John Green has three large letters tattooed over his sternum: MOB. It stands for “Mind on Basketball.” That was Green’s emphasis while his body was missing from UCSB’s games. The 6’5” swingman from Oakland made his college debut in a 2011 exhibition, scoring 17 points in a victory over San Francisco State. He and Arizona recruit Alan Williams, a husky post player, appeared to be the future of Gaucho basketball. In Green’s case, it turned out to be the distant future.
A fractured left foot ended Green’s freshman season before it really started. That was the first in a cascade of injuries that wiped out his sophomore season, as well. He managed to play in three games last February, between the healing of his foot and the breaking of his wrist, for a total of 33 minutes.
MOB sustained Green, though not to the detriment of another reason for his attending UCSB. “Every once in a while I say: ‘Mind on Books,’” he said. He is majoring in anthropology and could have settled into student life without putting his limbs at further risk. But then he would not be the man his parents raised him to be.
“There are other people in this world who have things worse than I’ve had … cancer, things that are life-risking,” Green said. “I want to be a living testimony: Don’t give up. There are always going to be obstacles in life; it’s how you embrace them and how you overcome them. Are you going to quit on something you love?
“I’m a basketball lover. I like to watch [NBA stars] Paul Pierce and Carmelo Anthony. They get to the basket, have a good mid-range game. I try to pattern my game after them. During all those injuries, I tried to mentally learn moves by watching a lot of basketball.
“I look at my mother, Sheila, for guidance. She’s always about academics, working hard, being clean, and being kind to people. She kept my spirits up, always making sure I was fine, even if she was far away, telling me to stick with it. My father, Reggie, played college ball. He knows what I can do. He’s always been confident, telling me to keep my head up.”
Reggie Green was in the stands at the Phog Allen Fieldhouse two weeks ago when his fully fit son came off the bench and contributed nine points in UCSB’s season opener at No. 5–ranked Kansas. “I fouled out, a couple bogus calls, but that’s how the game goes,” John Green said. “My father told me, ‘The only thing you can do from here is take off and be better.’”

▶ Raw data
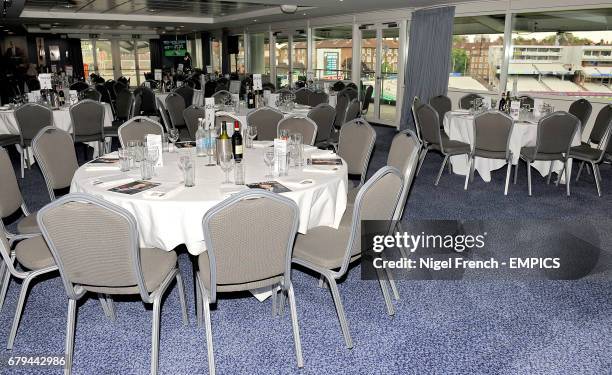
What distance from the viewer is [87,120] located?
672cm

▶ Task item
Continue the text about John Green's return to UCSB basketball, starting after its final sentence.

▶ Response to the exercise
Green’s improvement was immediate in the Gauchos’ next game, an overtime thriller at Florida Gulf Coast: 17 points in 26 minutes of action. “On the floor, I had a little rushed tendency,” he said. “Now I’m starting to slow down. I’m getting more comfortable.”
Green said those words after his most complete game yet, 17 points and seven rebounds in a 91-45 blowout of The Master’s College last Saturday. “It’s the tip of the iceberg, what we’re seeing now with John Green,” Gaucho coach Bob Williams said. “What we’re seeing now is good; later in the year, you’ll see what I’ve been talking about for three years. … He’s probably the most versatile scorer we have.”
Green is a senior in years, a junior in eligibility, and a freshman in enthusiasm. “It feels good to see myself on the court, giving the team what the coach wanted to see, that one missing piece, that X factor the team has needed the past couple years,” he said. His recovery couldn’t be better timed, with Alan Williams geared up to have a huge senior year and depth at every position. “Last year we were good but not great,” Green said. “This year we can be great. We took two tough losses on the road that we learned from.”
The Gaucho men will play in the Great Alaska Shootout this weekend, opening with Washington State on Thanksgiving night. They’ll be home the night of Thursday, December 4, against Seattle.